新規事業や社内イノベーションと聞いて、経営層の皆さんはどのようなイメージをお持ちでしょうか?新しいビジネスフィールドへの挑戦、組織内の活性化、次世代リーダーの育成など、明るい希望と未来を描く方もいらっしゃるでしょう。
しかし現実には、トップの掛け声ばかりが大きくて、なかなか具体的な成果につながっていない例も見られます。経営層1万人にアンケートを取ったレポートによると、「新規事業の阻害要因」として最も多かった回答は「能力のある従業員の不足」でした。

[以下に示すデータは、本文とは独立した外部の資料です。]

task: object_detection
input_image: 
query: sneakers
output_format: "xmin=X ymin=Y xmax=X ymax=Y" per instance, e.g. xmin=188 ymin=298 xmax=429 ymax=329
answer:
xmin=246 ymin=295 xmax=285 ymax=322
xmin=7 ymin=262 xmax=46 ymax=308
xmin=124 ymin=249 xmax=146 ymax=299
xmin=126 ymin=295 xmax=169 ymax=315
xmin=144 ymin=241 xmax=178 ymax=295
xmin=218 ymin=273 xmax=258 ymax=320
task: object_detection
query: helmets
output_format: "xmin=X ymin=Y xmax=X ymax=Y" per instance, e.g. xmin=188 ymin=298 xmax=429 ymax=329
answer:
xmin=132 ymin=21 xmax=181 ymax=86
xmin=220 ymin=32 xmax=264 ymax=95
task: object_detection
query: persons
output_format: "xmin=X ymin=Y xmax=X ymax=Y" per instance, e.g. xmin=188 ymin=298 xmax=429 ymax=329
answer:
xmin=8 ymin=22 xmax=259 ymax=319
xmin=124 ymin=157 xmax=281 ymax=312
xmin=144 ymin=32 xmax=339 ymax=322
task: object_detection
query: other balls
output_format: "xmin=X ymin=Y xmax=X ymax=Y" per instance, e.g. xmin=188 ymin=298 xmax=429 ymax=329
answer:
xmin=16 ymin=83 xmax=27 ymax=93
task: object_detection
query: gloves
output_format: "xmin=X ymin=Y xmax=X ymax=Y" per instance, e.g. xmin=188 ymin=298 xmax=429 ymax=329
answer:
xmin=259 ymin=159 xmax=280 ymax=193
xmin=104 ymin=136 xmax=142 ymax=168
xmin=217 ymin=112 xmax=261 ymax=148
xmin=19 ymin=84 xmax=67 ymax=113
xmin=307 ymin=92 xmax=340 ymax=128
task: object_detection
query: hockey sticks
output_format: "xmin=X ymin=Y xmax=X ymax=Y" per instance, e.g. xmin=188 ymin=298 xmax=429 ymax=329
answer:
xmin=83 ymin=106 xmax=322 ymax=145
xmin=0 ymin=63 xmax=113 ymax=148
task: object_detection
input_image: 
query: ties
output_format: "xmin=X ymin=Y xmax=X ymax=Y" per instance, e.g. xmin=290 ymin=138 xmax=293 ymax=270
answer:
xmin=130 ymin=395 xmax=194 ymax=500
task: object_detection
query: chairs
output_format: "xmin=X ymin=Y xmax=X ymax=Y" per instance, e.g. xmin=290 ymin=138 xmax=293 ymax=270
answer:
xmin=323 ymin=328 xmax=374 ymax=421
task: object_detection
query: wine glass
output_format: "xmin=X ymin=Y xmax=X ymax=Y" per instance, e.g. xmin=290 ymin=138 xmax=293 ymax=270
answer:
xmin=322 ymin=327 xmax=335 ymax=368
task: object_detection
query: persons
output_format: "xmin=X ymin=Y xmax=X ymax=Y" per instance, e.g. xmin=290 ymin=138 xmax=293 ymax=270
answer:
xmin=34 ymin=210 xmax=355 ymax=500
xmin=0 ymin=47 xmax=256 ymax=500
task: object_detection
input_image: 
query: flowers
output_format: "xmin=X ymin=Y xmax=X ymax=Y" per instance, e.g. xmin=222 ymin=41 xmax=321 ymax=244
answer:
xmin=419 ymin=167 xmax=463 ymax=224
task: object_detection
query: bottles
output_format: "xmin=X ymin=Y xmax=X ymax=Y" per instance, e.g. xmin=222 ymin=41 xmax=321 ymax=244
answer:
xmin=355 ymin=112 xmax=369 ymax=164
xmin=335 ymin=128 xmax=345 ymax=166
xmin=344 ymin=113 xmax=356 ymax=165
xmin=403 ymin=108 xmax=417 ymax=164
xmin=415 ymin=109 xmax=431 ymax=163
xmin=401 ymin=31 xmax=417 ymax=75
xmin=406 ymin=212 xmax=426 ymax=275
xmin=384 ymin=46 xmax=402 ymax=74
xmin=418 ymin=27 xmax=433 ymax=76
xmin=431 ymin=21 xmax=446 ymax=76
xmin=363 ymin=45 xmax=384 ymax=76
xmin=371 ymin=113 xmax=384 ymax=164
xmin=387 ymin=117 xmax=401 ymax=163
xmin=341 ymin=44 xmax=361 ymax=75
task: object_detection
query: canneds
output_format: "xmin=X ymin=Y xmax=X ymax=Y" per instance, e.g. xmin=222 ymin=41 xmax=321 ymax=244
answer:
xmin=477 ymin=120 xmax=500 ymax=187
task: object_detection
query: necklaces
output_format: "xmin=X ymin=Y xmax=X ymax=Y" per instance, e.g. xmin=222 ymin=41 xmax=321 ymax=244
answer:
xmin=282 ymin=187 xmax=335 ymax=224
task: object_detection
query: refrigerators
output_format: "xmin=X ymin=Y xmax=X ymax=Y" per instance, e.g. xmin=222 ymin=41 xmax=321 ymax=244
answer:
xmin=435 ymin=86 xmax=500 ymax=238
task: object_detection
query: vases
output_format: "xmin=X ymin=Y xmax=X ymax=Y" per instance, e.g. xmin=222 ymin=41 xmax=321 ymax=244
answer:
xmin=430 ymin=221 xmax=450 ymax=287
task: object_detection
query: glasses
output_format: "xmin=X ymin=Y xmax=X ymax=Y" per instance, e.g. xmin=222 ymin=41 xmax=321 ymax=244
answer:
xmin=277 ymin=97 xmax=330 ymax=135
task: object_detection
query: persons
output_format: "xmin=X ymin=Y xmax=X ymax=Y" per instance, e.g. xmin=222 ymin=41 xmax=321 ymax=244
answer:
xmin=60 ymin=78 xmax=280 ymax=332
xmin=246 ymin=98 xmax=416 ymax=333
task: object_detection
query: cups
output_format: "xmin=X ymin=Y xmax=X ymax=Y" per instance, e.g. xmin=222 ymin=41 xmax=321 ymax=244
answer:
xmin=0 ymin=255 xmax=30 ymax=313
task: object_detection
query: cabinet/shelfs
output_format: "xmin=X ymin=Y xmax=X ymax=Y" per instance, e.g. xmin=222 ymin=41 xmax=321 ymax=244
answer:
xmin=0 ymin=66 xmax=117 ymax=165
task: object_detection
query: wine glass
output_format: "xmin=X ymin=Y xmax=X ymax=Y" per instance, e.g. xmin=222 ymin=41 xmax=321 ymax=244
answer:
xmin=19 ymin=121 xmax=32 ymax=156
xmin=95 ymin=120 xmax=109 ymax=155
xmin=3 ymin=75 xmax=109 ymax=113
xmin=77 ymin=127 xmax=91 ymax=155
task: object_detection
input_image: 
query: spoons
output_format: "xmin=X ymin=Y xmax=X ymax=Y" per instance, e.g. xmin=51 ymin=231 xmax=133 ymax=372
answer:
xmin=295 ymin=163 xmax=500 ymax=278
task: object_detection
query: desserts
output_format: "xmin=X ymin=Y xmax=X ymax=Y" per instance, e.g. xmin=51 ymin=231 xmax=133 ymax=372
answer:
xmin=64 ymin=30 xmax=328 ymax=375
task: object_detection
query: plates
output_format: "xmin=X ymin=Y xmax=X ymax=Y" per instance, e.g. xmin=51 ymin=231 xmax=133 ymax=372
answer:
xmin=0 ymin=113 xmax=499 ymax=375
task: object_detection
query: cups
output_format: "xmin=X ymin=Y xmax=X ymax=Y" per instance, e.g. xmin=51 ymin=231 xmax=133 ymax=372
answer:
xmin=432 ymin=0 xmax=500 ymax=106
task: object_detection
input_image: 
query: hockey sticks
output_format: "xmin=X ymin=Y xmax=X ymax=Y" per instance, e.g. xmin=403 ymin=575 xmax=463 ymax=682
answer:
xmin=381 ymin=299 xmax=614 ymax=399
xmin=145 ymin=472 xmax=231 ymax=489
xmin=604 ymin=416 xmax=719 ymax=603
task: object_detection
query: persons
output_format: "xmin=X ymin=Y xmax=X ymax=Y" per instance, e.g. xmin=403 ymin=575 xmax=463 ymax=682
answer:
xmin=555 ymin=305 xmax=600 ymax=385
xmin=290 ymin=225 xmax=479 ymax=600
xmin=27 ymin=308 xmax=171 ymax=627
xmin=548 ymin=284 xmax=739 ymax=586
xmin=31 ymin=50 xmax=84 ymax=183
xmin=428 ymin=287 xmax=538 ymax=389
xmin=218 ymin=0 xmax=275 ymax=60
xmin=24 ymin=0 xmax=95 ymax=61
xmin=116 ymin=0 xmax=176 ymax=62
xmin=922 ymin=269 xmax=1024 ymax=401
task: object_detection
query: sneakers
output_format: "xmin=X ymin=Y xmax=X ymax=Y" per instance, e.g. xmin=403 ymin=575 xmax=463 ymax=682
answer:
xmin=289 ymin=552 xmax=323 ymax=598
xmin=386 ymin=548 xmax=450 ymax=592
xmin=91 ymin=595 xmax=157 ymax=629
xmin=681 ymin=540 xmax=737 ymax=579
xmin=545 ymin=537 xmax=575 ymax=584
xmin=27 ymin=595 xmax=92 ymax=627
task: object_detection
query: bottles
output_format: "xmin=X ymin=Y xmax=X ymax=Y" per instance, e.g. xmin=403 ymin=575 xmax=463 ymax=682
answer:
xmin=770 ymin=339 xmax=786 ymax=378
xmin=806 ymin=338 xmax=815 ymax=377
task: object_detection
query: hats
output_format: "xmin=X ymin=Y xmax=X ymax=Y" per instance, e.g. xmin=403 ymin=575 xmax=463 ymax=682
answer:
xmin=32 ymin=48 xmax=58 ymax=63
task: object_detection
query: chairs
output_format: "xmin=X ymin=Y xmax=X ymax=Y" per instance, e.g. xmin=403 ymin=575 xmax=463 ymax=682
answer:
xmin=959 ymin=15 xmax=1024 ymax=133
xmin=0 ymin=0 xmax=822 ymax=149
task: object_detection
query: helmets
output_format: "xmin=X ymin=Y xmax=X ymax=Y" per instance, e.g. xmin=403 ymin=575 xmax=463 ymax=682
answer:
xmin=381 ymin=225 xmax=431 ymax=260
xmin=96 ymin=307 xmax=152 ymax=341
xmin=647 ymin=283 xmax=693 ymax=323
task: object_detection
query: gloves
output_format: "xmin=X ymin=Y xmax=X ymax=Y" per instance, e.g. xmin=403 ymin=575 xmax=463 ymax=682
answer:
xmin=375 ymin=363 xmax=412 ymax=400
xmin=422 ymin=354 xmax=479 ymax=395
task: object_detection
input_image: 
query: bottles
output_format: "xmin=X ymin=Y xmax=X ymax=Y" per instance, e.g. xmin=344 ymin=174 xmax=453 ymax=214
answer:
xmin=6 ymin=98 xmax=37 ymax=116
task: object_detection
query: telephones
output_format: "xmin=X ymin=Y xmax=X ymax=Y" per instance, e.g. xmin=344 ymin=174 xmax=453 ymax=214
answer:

新規事業の阻害要因は、本当に、能力がある従業員がいないことなのか?
出典:事業を創る⼈の⼤研究
しかし、その評価は、果たして妥当なのでしょうか?『社内提案制度は作ったものの、どうも盛り上がっていない』『当初はそれなりに機能していたが、いつの間にか、提案が先細ってしまった』『うまくいっていないことは感じているが、どこの、何がおかしいのかがわからない』…このような声もよく聞きます。
bridgeは、新規事業が成功しない原因は、従業員の質や量に問題があるのではなく、そもそも「新規事業に必要な能力」とは何なのか?その判断基準がないことが原因だと考えます。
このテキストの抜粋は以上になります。